# TASK TO COMPLETE:
All that is wanted is the exact lines from the first line of the data below through the line with "La 10k congrega", both ends included, with pictures omitted.

Web page caption snippets:
══════════
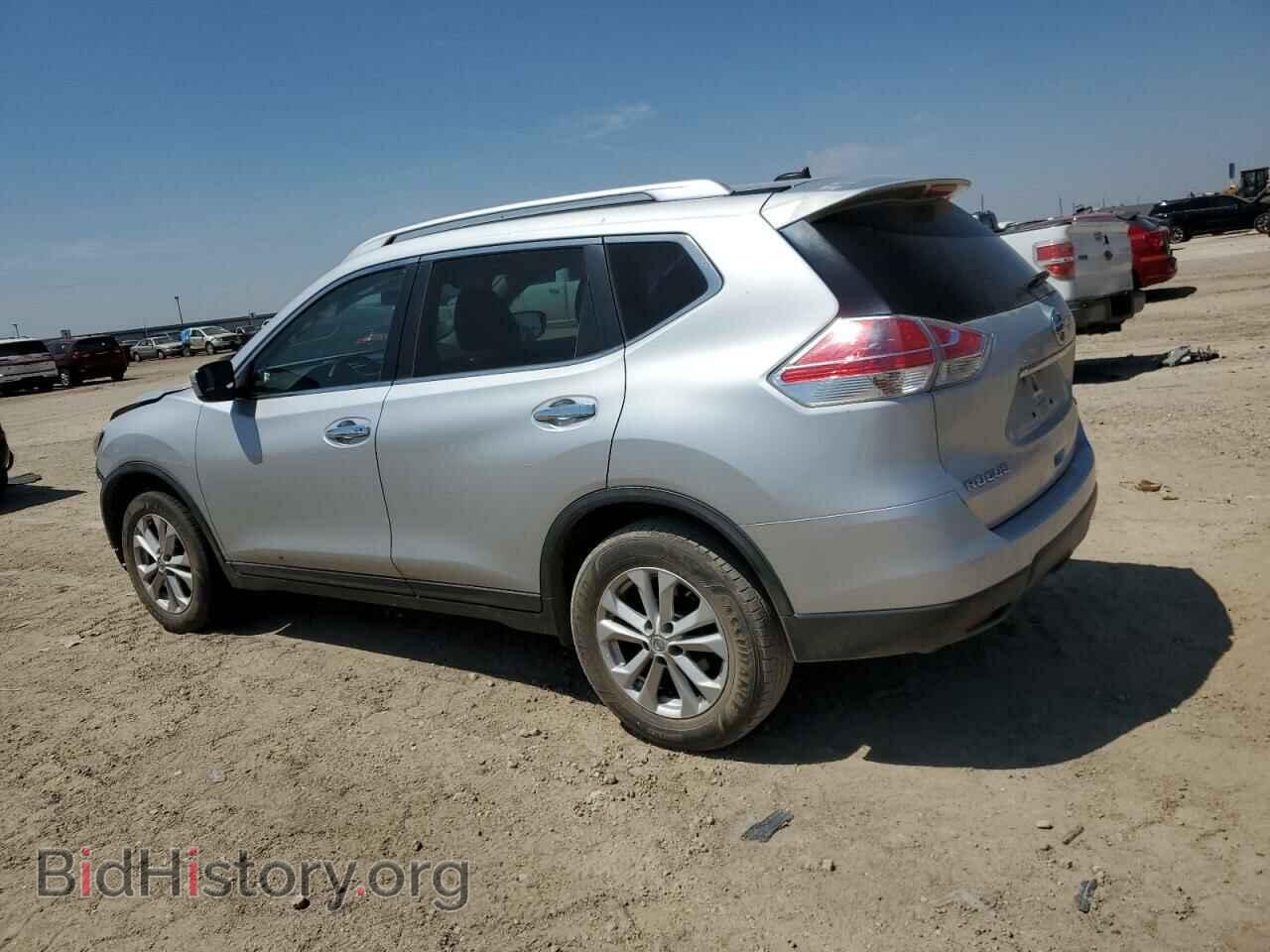 2015 NISSAN ROGUE - VIN: KNMAT2MT9FP533055 - Фото 2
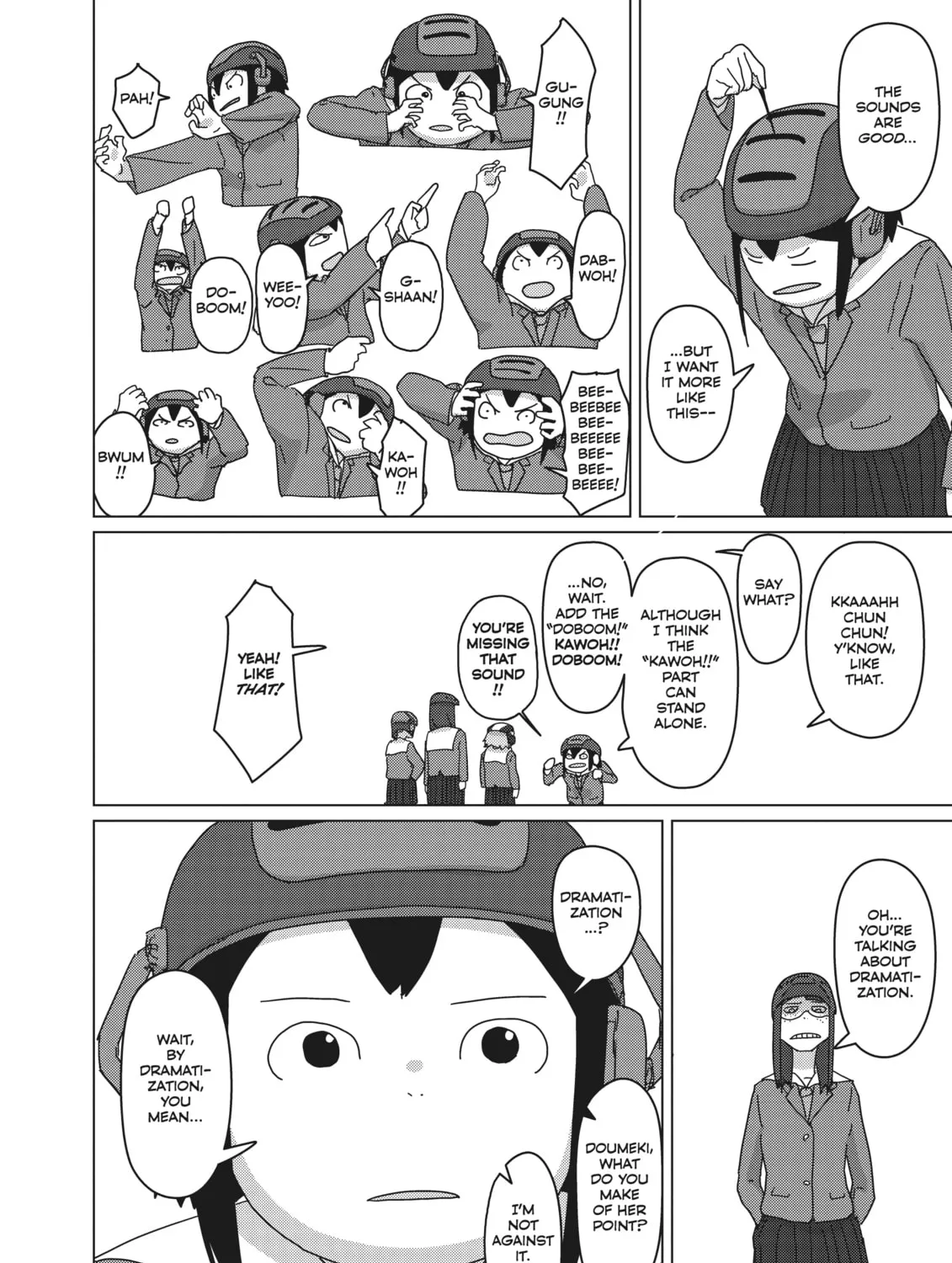 Read Keep Your Hands Off Eizouken! chapter 22 image 26 on Lezhin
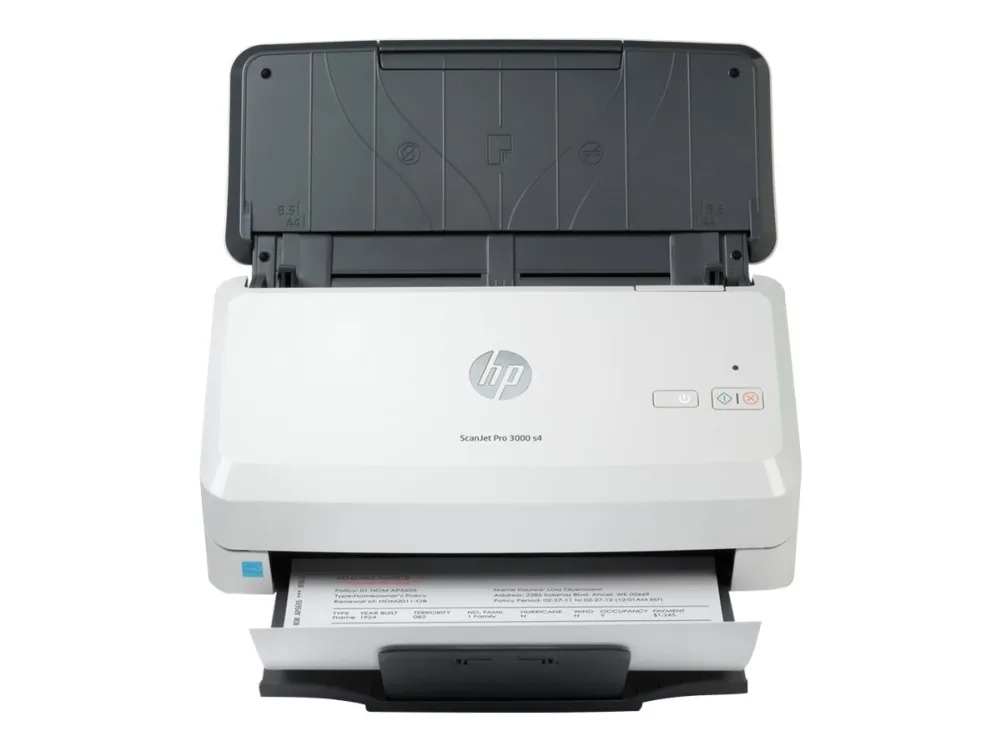 HP Scanjet Pro 3000 s4 Sheet-feed - Dokumentscanner - CMOS / CIS - Duplex - 216 x 3100 mm - 600 dpi x 600 dpi - op til 40 ppm (mono) - ADF (50 ark) - op til 4000 scanninger pr. dag - USB 3.0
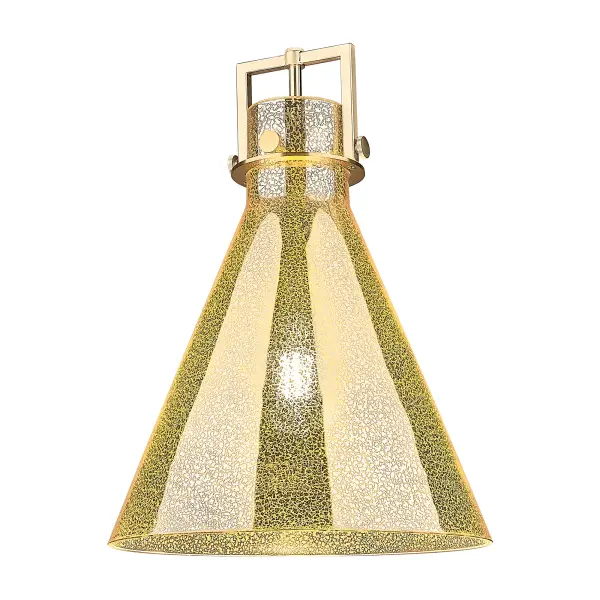 The Newton Cone is a modern industrial collection that incorporates exceptional architectural details and an equally striking cone shaped shade. The geometric shape of the glass or metal shade give this collection a charming and timeless presence. For a kitchen light choice that stands out, look no further than the Newton Cone pendant.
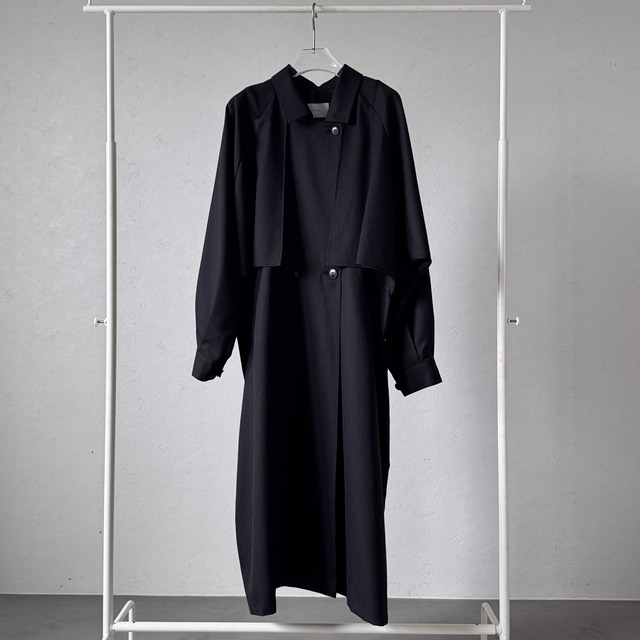 【受注予約1週間】yoke design 2way jacket CO/black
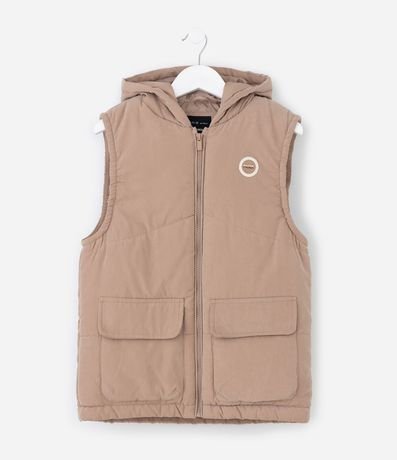 Chaleco Infantil con Capucha – Talle 5 a 14 años 2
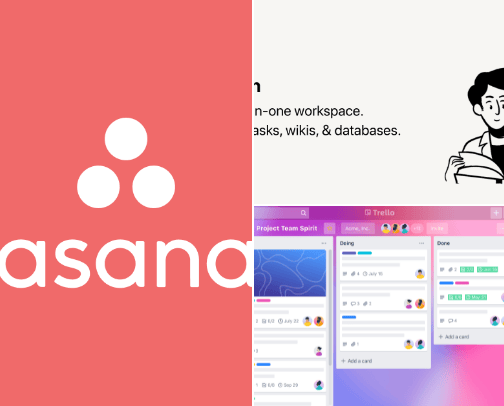 Project Management Tools cover photo collage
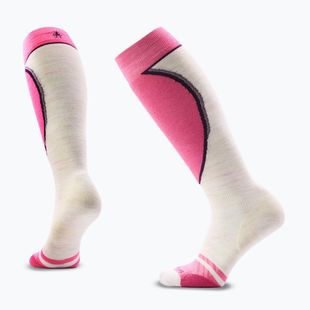 Dámské lyžařské ponožky Smartwool Ski Targeted Cushion OTC moonbeam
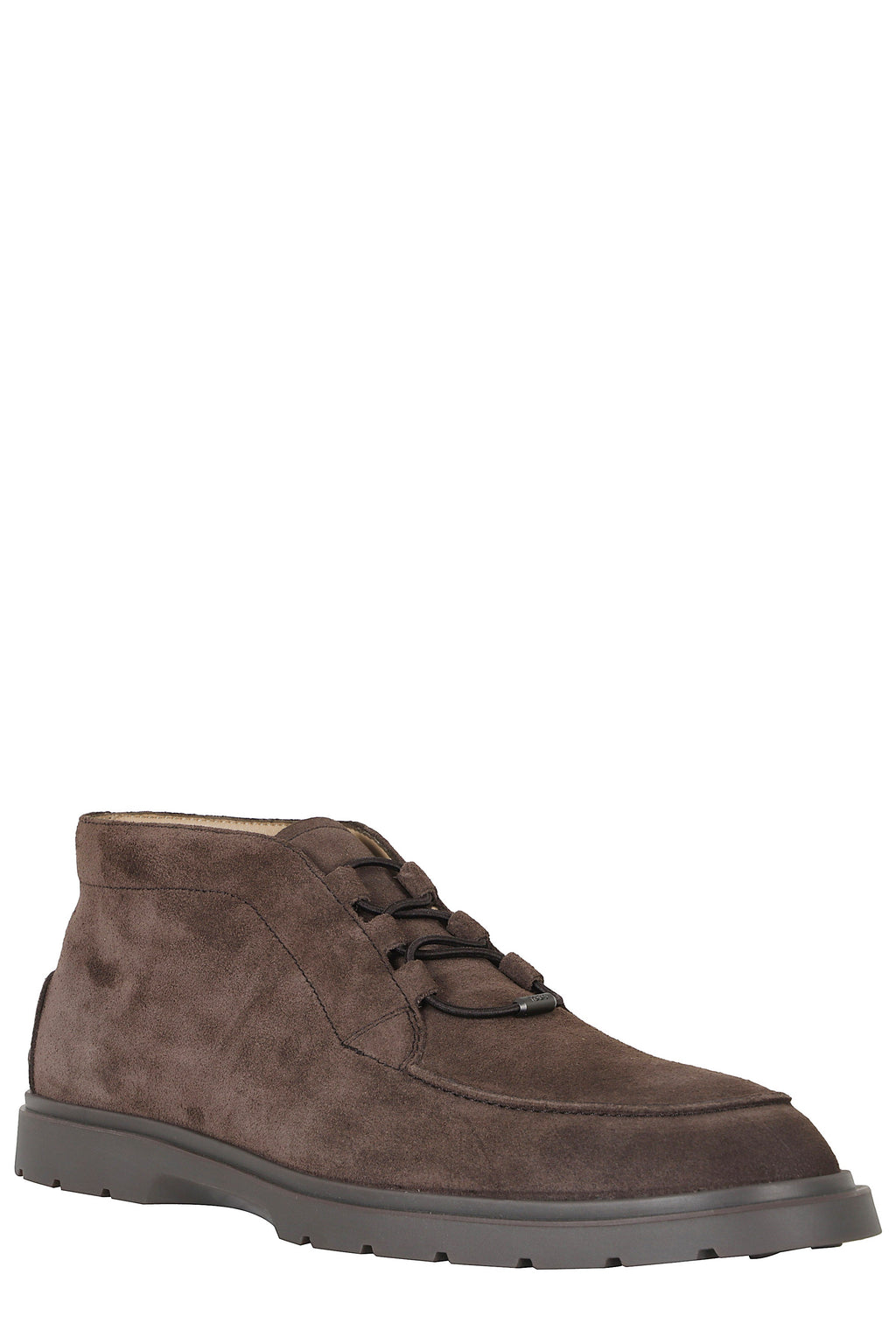 Moro Suede Lace-Up Ankle Boots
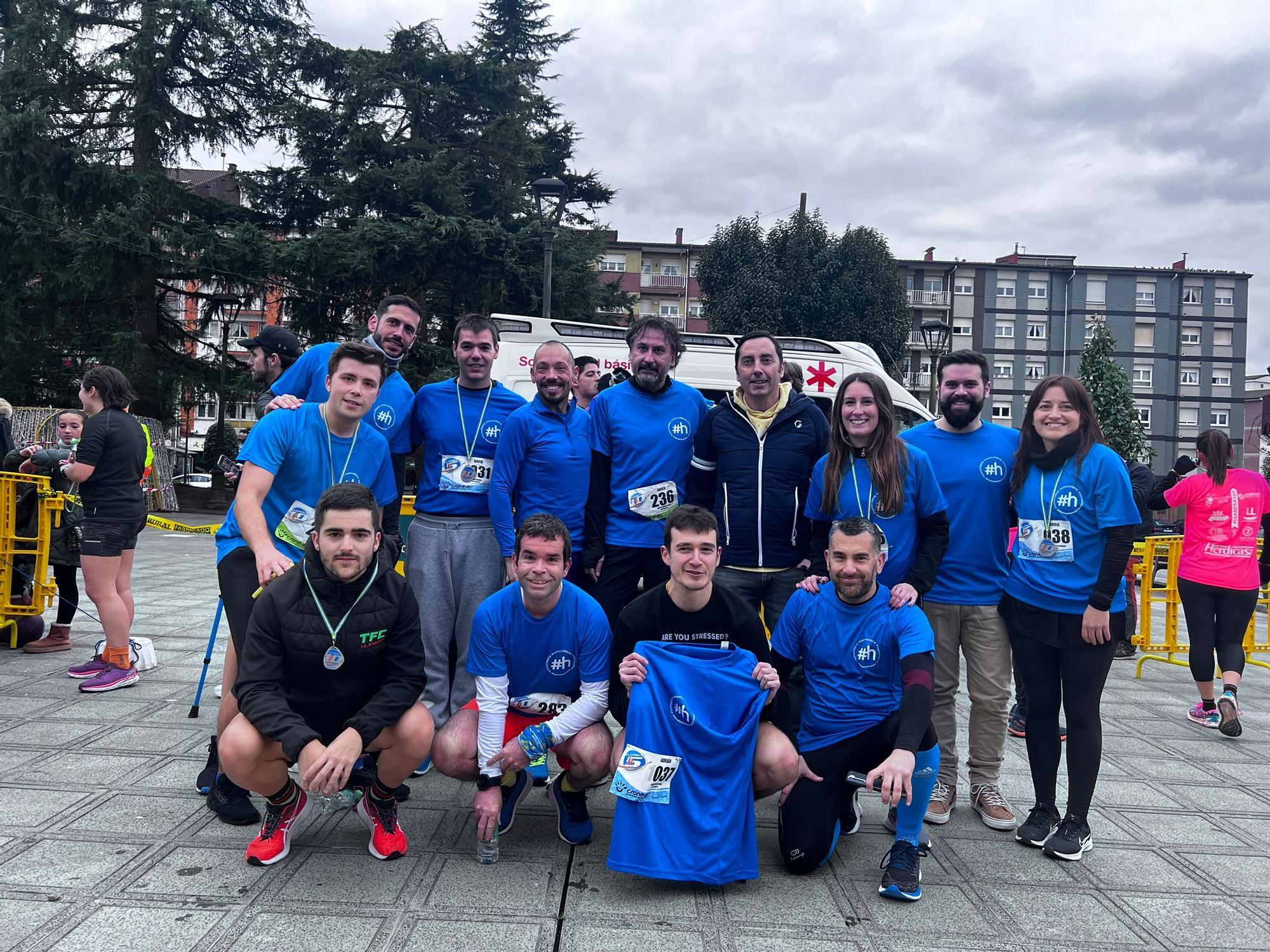 La 10k congrega a más de 300 deportistas: así fue la popular carrera de Llanera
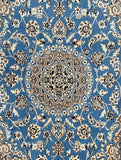 1.5x0.9m Persian Nain Rug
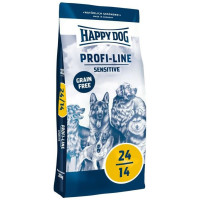 Сухой корм Happy Dog Profi-Line 24/14 беззерновой для взрослых собак с чувствительным пищеварением, 20 кг Сухой корм Happy Dog Profi-Line 24/14 беззерновой для взрослых собак с чувствительным пищеварением, 20 кг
══════════
# EXERCISE RESPONSE:
 2015 NISSAN ROGUE - VIN: KNMAT2MT9FP533055 - Фото 2
 Read Keep Your Hands Off Eizouken! chapter 22 image 26 on Lezhin
 HP Scanjet Pro 3000 s4 Sheet-feed - Dokumentscanner - CMOS / CIS - Duplex - 216 x 3100 mm - 600 dpi x 600 dpi - op til 40 ppm (mono) - ADF (50 ark) - op til 4000 scanninger pr. dag - USB 3.0
 The Newton Cone is a modern industrial collection that incorporates exceptional architectural details and an equally striking cone shaped shade. The geometric shape of the glass or metal shade give this collection a charming and timeless presence. For a kitchen light choice that stands out, look no further than the Newton Cone pendant.
 【受注予約1週間】yoke design 2way jacket CO/black
 Chaleco Infantil con Capucha – Talle 5 a 14 años 2
 Project Management Tools cover photo collage
 Dámské lyžařské ponožky Smartwool Ski Targeted Cushion OTC moonbeam
 Moro Suede Lace-Up Ankle Boots
 La 10k congrega a más de 300 deportistas: así fue la popular carrera de Llanera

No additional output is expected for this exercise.